Augmented datasets improve AI accuracy

Augmented datasets can improve the overall accuracy of deep convolutional neural networks (DCNNs), according to new findings published in Clinical Radiology.

“Image classification performance using DCNNs is dependent on the data available in the training datasets, with large and diverse datasets providing the best results; however, correcting large datasets is usually time and effort intensive,” wrote lead author R. Ogawa, Saiseikai Matsuyama Hospital in Japan, and colleagues. “Furthermore, the availability of medical images to train DCNNs is limited. To improve training datasets, images can be processed to increase the number of samples by employing a method called data augmentation.”

The researchers used 735 chest x-rays for the study, with two experience radiologists classifying the findings as normal or abnormal. Images were converted into the JPEG format in multiple sizes, grouped into training and validation sets and then augmented using “rotation, Gaussian blur, brightness variation, and horizontal and vertical flipping.”
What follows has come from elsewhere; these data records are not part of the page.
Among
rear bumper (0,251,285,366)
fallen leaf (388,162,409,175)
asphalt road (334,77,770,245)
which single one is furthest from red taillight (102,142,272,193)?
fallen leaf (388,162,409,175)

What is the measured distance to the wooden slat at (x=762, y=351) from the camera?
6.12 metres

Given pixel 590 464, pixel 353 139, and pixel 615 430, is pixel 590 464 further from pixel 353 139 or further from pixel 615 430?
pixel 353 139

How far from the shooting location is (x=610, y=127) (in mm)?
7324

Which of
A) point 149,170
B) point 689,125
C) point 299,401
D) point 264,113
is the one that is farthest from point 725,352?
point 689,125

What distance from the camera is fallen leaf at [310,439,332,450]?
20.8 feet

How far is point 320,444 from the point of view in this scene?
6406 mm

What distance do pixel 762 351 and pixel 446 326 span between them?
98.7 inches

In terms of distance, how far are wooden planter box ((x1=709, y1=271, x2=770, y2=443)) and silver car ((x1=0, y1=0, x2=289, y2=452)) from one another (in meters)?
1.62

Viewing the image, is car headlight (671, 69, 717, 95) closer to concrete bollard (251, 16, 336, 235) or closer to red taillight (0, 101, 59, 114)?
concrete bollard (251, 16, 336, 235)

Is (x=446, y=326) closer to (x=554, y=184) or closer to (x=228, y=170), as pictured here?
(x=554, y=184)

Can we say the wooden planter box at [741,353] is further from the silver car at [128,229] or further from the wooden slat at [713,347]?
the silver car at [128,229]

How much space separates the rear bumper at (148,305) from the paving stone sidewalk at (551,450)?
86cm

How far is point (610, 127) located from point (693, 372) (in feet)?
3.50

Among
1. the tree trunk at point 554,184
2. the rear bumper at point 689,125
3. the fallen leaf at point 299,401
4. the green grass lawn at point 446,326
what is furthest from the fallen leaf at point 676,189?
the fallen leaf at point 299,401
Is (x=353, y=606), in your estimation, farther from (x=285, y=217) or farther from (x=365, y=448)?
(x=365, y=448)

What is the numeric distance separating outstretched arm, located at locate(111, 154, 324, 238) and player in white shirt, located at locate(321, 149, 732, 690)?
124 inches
The team’s DCNN then classified all images—again, as being normal or abnormal—and the authors tracked its performance. Overall, its accuracy improved using augmented datasets, but applying Gaussian blur sometimes had the opposite impact. Noting that a resolution of 128x128 pixels and “combining rotation and horizontal flipping” produced the best results, the team used such augmentation when using the DCNN on a test set from the National Institutes of Health.

Using that set, the authors noted, the DCNN had a sensitivity of 85%, specificity of 81%, positive predictive value of 82%, negative predictive value of 85% and accuracy of 83%.

“In conclusion, augmentation of training datasets was useful for the binary classification of chest radiographs using a DCNN,” the authors wrote. “Classification performance was highly dependent on the type of augmentation techniques employed.”